After the strange spoon scene in the bathroom, spoons began to show up all over the place; in the laundry hamper, the toy box, the shoe box, in the dogs bed. I found one in between couch cushions and another lodged under the microwave stand. But just as quickly as I retrieved them, they’d be gone again. Was my perp starting to lose it? I sure hoped so, cause I knew the case was beginning to get to me.

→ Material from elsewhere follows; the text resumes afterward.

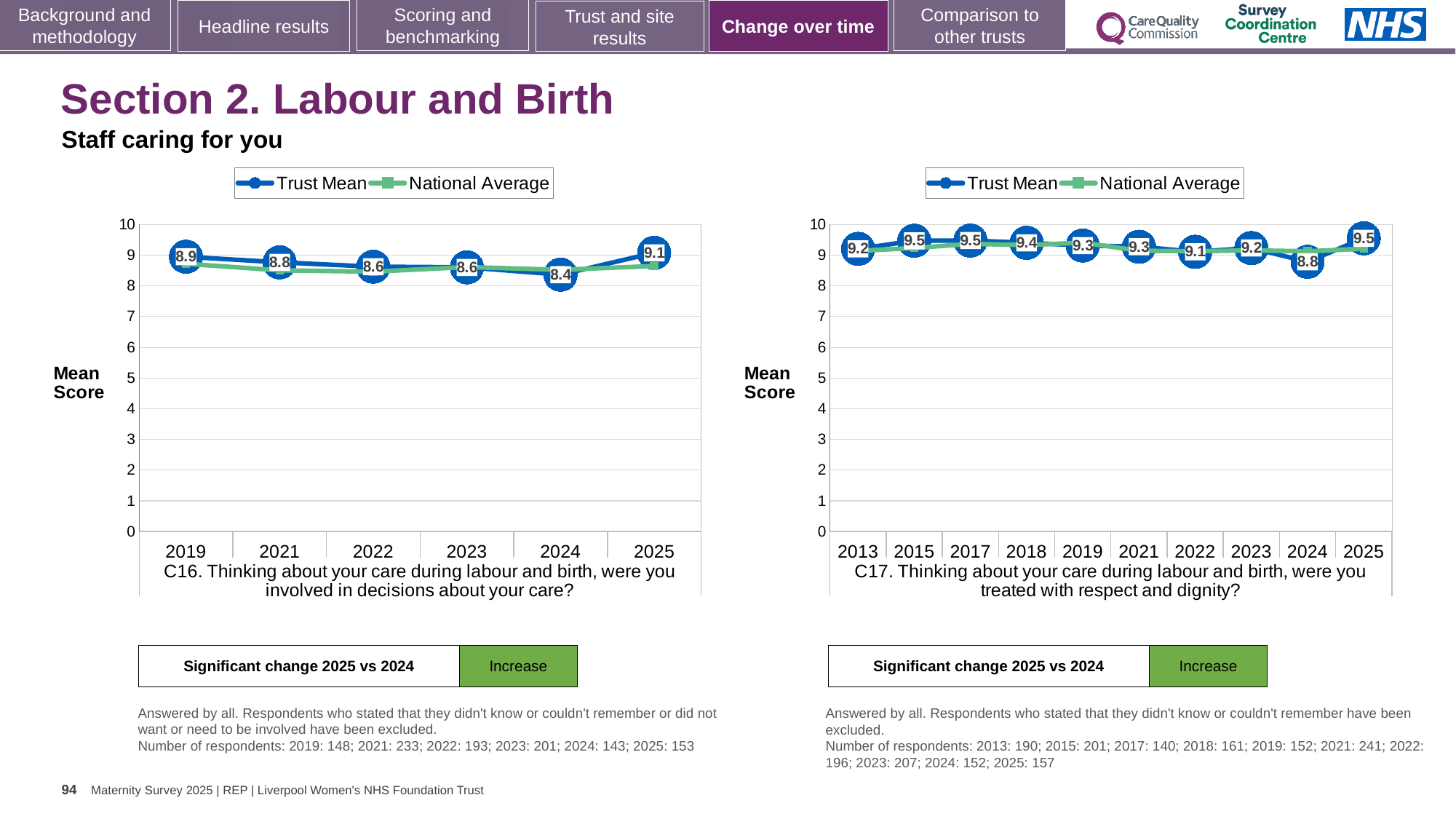
In the C16 chart on the left, which year has the lowest Trust Mean score? 2024 In the C16 chart on the left, what is the Trust Mean score for 2025? 9.1 In the C17 chart on the right, what is the Trust Mean score for 2013? 9.2 How many series does the legend of the C17 chart on the right list? 2 In the C16 chart on the left, which year has the highest Trust Mean score? 2025 How many years are plotted on the x axis of the C16 chart on the left? 6 In the C17 chart on the right, is the Trust Mean score for 2018 or 2022 larger? 2018 In the C16 chart on the left, what is the Trust Mean score for 2019? 8.9 In the C16 chart on the left, what is the difference between the Trust Mean scores for 2025 and 2024? 0.7 In the C17 chart on the right, which year has the lowest Trust Mean score? 2024 How many years are plotted on the x axis of the C17 chart on the right? 10 In the C17 chart on the right, what is the Trust Mean score for 2024? 8.8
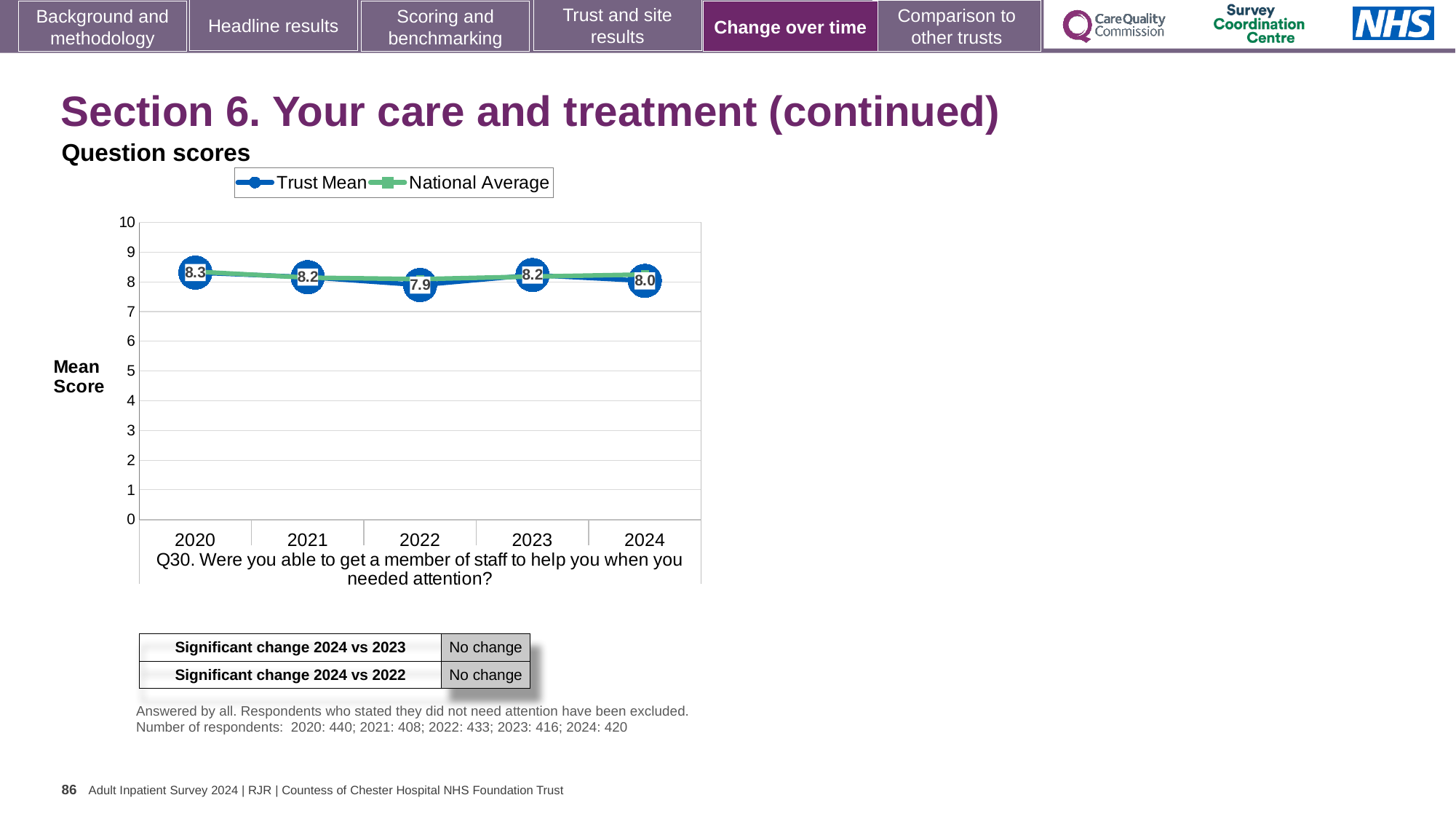
What is the difference between the Trust Mean scores for 2020 and 2022? 0.4 In which year is the Trust Mean score highest? 2020 What kind of chart is shown on the slide? Line chart In which year is the Trust Mean score lowest? 2022 What is the Trust Mean score for 2022? 7.9 Does the Trust Mean score rise or fall from 2020 to 2022? Fall What is the Trust Mean score for 2020? 8.3 How many years are plotted on the x axis? 5 How many series does the legend list? 2 Is the National Average value for 2024 greater or less than 7? greater Which year has the larger Trust Mean score, 2021 or 2022? 2021 What is the Trust Mean score for 2024? 8.0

I dreaded my late night ice cream craving. I stopped making soup and chilli all together. When the kids wanted to play ‘musical instruments’ I had to break out the plastic sporks for them to use as drum sticks. One night I dreamt I was a tiny ant in the silverware drawer. A giant hand reached in and grabbed the spoon I was sitting on. It then tried to crush me with a second spoon. I saw no one, but could hear a dark and menacing laugh as I was spooned to death. I woke up sweating and panting and shaking. My husband took my hand, “You have to give this up, Rachel. You’re in too deep. Let me buy you some new spoons and let’s get on with our lives before it consumes you!” He pleaded and pleaded, but even the love of a good man couldn’t convince me to stop. I was so close I could taste it. And then it happened.
The spoon thief made a mistake that busted the case wide open. I knew who it was. And I knew what I had to do.